▸ SUPPLIED PASSAGE:

★ ★ ★

We applied key drivers analysis for RA using PCC and MMI as two different inference methods respectively. Both experiments show IPRs, in extracted associated subnetworks, have higher abundance in disease state than in normal state (see Fig. 4). For PCC experiment, annotation shows that most IPRs in subnetwork 335 and 63 are about cell membrane while most IPRs in subnetwork 676, 128, 679 and 680 are about replication and cell growth. Functions for IPRs were inferred according to keywords and Gene Ontology (GO) mentioned in InterPro . Moreover, subnetwork 335 also contains IPR014879(Sporulation initiation factor Spo0A, C-terminal) and IPR013783 (Immunoglobulin-like fold). IPR013783 is about immunoglobulin molecules and T-cell receptor antigen [40, 41], while RA is a disease caused by compromised immune systems .

★ ★ ★

▸ ASSIGNMENT:
Return the whole passage on key drivers analysis for RA word for word.

★ ★ ★

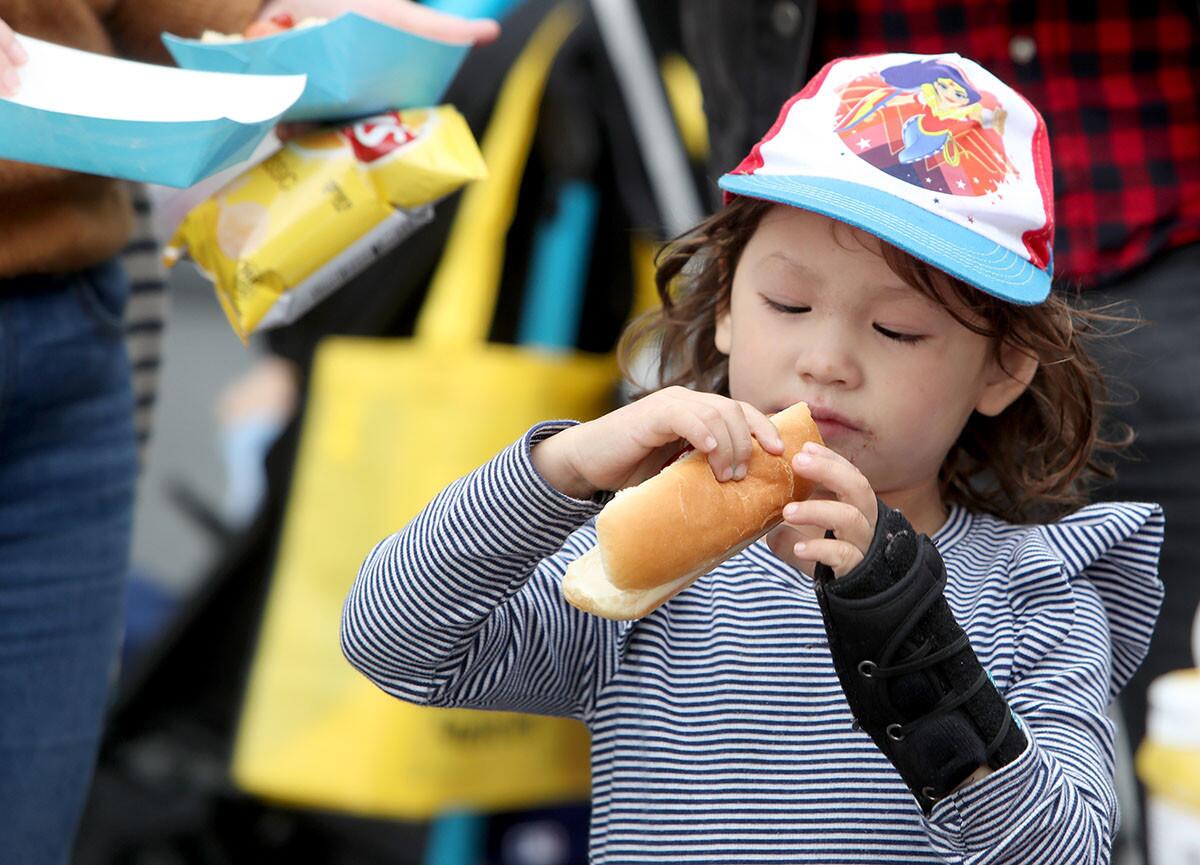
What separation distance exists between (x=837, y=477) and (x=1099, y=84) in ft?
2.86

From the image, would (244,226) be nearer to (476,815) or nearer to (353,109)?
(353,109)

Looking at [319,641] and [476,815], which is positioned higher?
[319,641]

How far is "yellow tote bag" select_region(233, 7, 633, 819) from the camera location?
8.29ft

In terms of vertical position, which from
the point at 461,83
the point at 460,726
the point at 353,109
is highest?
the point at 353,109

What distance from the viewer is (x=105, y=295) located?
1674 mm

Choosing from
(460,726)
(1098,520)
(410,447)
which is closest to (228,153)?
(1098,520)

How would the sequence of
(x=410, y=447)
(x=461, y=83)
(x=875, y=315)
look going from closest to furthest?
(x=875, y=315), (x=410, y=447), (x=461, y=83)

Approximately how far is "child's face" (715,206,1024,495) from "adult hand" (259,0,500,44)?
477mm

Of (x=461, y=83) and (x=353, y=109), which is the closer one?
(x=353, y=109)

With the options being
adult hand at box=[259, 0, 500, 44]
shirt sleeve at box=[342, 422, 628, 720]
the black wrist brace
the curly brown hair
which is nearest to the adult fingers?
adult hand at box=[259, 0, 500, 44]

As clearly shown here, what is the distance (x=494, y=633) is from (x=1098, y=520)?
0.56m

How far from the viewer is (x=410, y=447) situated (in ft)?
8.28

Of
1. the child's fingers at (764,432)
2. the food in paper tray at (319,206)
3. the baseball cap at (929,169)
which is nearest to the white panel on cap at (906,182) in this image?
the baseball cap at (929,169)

★ ★ ★

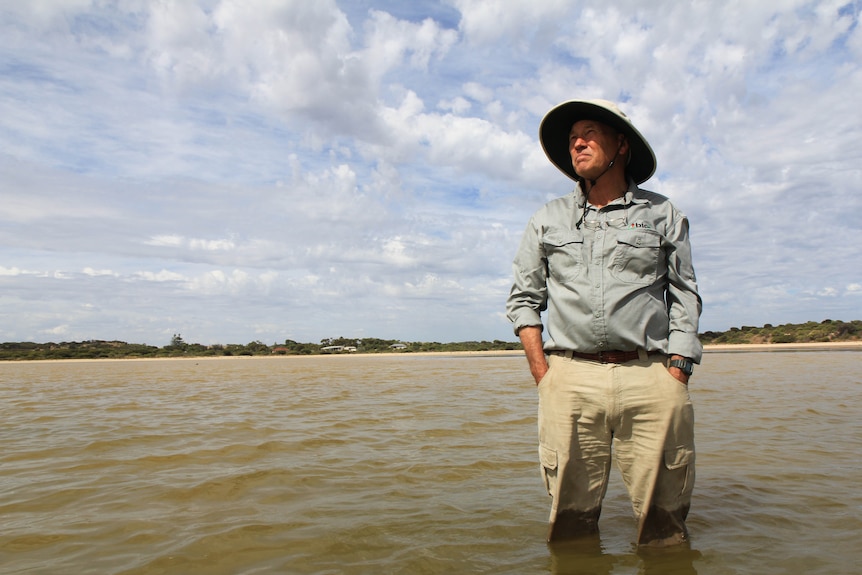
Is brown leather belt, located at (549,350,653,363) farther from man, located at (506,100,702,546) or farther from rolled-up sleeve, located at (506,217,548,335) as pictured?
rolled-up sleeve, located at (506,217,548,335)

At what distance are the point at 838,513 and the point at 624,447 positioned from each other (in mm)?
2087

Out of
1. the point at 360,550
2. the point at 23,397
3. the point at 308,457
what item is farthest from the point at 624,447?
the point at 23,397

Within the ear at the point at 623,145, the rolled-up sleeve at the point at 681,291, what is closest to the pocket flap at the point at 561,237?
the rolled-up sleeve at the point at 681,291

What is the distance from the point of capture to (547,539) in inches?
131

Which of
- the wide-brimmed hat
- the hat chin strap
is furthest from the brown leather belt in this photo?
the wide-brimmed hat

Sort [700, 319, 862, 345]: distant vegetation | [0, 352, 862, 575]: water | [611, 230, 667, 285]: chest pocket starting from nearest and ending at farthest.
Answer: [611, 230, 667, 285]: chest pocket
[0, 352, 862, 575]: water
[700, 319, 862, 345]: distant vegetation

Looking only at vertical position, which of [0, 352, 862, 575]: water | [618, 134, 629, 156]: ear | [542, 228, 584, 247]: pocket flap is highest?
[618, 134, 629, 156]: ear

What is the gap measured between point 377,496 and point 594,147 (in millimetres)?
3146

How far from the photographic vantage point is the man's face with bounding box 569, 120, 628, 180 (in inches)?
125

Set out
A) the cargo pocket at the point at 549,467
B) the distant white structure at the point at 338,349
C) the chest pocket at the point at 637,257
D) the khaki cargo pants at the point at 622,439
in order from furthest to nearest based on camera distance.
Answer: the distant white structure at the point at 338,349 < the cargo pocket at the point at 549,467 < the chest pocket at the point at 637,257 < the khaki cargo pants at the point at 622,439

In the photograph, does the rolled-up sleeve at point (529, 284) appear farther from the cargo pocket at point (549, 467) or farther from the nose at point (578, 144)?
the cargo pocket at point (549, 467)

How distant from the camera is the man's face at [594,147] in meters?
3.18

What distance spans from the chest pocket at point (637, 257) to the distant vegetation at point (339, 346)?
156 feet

★ ★ ★

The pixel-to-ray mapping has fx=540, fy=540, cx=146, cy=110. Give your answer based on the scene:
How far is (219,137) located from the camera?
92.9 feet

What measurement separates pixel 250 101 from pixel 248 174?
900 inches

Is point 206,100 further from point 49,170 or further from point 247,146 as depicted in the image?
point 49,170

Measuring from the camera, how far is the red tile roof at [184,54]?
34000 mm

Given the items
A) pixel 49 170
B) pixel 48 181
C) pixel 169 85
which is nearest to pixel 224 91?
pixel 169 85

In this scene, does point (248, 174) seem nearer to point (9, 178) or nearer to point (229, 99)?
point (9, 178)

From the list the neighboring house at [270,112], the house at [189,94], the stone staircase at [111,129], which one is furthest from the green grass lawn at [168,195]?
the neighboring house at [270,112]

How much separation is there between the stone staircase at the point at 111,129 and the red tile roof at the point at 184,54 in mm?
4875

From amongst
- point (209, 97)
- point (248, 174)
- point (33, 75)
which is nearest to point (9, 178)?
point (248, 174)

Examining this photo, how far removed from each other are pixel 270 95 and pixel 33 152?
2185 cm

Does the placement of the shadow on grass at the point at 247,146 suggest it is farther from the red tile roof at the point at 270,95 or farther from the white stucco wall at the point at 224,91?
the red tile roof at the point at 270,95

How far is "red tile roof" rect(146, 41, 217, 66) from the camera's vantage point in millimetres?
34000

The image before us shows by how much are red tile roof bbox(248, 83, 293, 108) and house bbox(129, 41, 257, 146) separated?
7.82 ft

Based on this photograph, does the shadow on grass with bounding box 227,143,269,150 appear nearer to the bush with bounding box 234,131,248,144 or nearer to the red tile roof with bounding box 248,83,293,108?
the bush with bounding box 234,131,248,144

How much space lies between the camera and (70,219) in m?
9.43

★ ★ ★

▸ SOLUTION BELOW:
We applied key drivers analysis for RA using PCC and MMI as two different inference methods respectively. Both experiments show IPRs, in extracted associated subnetworks, have higher abundance in disease state than in normal state (see Fig. 4). For PCC experiment, annotation shows that most IPRs in subnetwork 335 and 63 are about cell membrane while most IPRs in subnetwork 676, 128, 679 and 680 are about replication and cell growth. Functions for IPRs were inferred according to keywords and Gene Ontology (GO) mentioned in InterPro . Moreover, subnetwork 335 also contains IPR014879(Sporulation initiation factor Spo0A, C-terminal) and IPR013783 (Immunoglobulin-like fold). IPR013783 is about immunoglobulin molecules and T-cell receptor antigen [40, 41], while RA is a disease caused by compromised immune systems .